In one of the test cases a 60-year-old woman called Margaret was suffering from chronic stomach pain almost certainly caused by pills she had been taking for neck pain. Seven times out of ten she wasn't advised to stop taking them, and one nurse was criticised for seeming 'obsessed' with checking that Margaret wasn't suffering from a heart attack.

Only three times out of a total of 30 calls did NHS Direct ask for the name and address of each researcher's GP, and not once did they actually go on to contact that GP. Dr John Chisholm at the British Medical Association (BMA) argues that "it is vital that a nurse from NHS Direct speaks to a GP and doesn't rely on email or telephone messages -- this is no substitute for person to person contact".

The NHS Direct Web site does not contain a prompt for directing a patient to the option of consulting a GP.

The Department of Health is adamant that NHS Direct is not intended to replace doctors, but rather to provide another point of access to health information. It accuses the Health Which? study of being seriously flawed.

"Independent research shows that it is successful and working well," says a spokeswoman. This claim is backed up by the director of Southampton University Health Care Research Unit Steve George.

"A serious flaw in methodology in the Health Which? article is that it fails to compare the consistency of advice offered by NHS Direct with the advice available from other services," he says.

The NHS Direct hotline launched in 1998, with the Web site following in December 1999. It was widely hailed as Tony Blair's first step towards the rollout of his e-government venture.

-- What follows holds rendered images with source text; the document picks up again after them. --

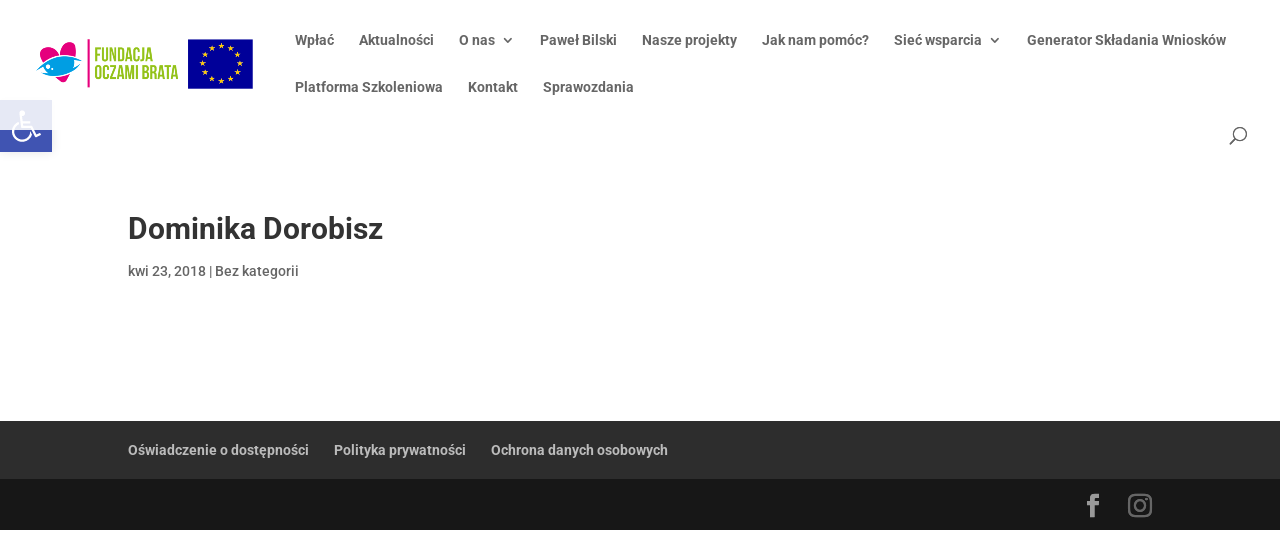

--- FILE ---
content_type: text/css
request_url: https://oczamibrata.pl/wp-content/themes/Childtheme%20Fundacja%20Oczami%20Brata/style.css?ver=4.27.4
body_size: 220
content:
/*
Theme Name: Fundacja Oczami Brata
Description: To jest podszablon szablonu divi, proszę o wprowadzanie wszelkich zmian tutaj.
Author:   Abbit
Template: Divi
*/

@import url("../Divi/style.css");


/* Style Footer Credits - Lines 948 & 949 */

#footer-info { 
text-align: left; 
color: grey; 
padding-bottom: 10px; 
float: left; 
}

#footer-info a { 
color: #999999 ; 
}

#footer-info a:hover { 
color: #00B6E5 ; 
}


/* Style Footer Social Icons - Lines 1185 to 1198 */

#footer-bottom .et-social-facebook a {
	color: #999999 ;
}
#footer-bottom .et-social-twitter a {
	color: #999999 ;
}
#footer-bottom .et-social-google-plus a {
	color: #999999 ;
}
#footer-bottom .et-social-rss a {
	color: #999999 ;
}

/* Hover Colors*/
#footer-bottom .et-social-facebook a:hover {
	color: #00B6E5 ;
}
#footer-bottom .et-social-twitter a:hover {
	color: #00B6E5 ;
}
#footer-bottom .et-social-google-plus a:hover {
	color: #00B6E5 ;
}
#footer-bottom .et-social-rss a:hover {
	color: #00B6E5 ;
}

It is planned to put all government services online by 2005.

The site receives over 100,000 hits a day, providing advice to two-thirds of the country's population with the national rollout planned for October.

"The jury is still out," says Chisholm. "The place of NHS Direct is yet to be proven -- we need to carry on evaluating the appropriateness with which people use it. Older people are wary of using the service and would rather take the traditional route, as they are intimidated by the new technology."